Written instruction –
Which lines in the records below contain the word "distance"? Copy each of those lines in full.

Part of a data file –
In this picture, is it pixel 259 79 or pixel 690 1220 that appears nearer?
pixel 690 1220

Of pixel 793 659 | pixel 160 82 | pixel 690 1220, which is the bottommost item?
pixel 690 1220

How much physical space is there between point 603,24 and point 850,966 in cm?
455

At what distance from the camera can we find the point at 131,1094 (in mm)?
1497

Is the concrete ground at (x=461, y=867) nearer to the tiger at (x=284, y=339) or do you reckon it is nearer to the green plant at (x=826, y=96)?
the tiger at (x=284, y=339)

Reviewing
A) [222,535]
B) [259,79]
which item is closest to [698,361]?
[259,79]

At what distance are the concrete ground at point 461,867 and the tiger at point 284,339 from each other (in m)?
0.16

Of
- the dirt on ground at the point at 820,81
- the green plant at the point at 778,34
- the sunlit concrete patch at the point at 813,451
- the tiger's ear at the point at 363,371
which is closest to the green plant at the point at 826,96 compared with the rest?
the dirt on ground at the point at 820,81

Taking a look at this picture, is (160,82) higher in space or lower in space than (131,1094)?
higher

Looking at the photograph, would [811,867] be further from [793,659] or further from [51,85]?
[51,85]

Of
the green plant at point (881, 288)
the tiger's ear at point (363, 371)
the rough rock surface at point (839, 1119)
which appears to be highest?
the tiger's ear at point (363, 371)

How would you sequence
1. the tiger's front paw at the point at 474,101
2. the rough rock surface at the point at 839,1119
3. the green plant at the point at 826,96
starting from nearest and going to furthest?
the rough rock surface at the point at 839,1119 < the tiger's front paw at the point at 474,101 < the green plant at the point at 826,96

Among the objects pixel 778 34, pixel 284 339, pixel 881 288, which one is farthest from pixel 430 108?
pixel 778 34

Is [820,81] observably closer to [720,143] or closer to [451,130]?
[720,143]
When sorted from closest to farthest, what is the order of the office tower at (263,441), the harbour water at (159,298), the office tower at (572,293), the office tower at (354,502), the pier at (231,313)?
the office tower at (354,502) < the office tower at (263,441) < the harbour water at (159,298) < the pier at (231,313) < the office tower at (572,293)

---

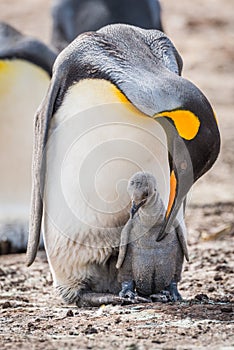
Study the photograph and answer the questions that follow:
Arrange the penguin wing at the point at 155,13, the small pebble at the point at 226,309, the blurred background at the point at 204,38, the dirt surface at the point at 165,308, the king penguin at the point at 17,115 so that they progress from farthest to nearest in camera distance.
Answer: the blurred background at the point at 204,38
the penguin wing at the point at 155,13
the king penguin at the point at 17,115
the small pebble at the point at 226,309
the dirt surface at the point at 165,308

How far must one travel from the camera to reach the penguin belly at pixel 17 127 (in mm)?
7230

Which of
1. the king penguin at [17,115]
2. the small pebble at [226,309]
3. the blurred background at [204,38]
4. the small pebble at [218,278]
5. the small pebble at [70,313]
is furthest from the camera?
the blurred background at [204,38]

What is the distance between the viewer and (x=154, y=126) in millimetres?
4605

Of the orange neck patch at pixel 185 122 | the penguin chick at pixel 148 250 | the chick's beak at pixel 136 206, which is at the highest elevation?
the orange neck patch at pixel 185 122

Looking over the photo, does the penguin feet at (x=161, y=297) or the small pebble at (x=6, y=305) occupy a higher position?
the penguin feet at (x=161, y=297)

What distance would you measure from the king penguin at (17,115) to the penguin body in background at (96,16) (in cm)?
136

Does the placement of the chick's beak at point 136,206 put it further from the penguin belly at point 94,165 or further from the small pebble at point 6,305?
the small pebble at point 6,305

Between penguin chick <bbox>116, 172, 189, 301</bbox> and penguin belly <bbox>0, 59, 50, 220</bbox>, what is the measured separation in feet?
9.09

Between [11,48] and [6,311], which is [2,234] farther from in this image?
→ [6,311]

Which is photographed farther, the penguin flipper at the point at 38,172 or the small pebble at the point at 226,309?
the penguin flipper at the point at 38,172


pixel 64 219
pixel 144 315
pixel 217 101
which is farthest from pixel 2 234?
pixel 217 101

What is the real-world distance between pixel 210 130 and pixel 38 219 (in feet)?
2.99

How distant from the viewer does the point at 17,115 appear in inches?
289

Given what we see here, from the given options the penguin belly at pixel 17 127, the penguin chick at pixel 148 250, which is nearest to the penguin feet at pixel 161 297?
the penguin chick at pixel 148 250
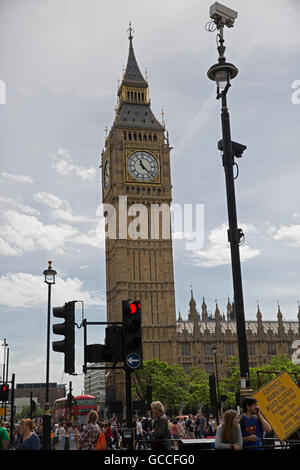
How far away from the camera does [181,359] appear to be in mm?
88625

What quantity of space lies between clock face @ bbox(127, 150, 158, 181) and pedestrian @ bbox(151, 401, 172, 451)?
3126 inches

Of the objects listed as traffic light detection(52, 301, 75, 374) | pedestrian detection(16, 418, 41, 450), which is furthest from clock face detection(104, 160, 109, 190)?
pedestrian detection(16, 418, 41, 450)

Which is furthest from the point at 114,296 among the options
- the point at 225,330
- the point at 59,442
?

Problem solution –
At what distance from the camera can we find the point at 131,1094 (in mm)?
At what distance are the concrete ground at point 461,867 and the tiger at point 284,339 from each other (in m)?
Arrange the penguin wing at the point at 155,13, the small pebble at the point at 226,309, the blurred background at the point at 204,38, the dirt surface at the point at 165,308, the king penguin at the point at 17,115 so that they progress from farthest to nearest in camera distance.
What is the distance between the viewer and (x=154, y=126) in millimetres?
What distance would you measure from the king penguin at (17,115) to the penguin body in background at (96,16) (in cm)?
What is the real-world distance between pixel 210 130 and pixel 38 219 (in feet)?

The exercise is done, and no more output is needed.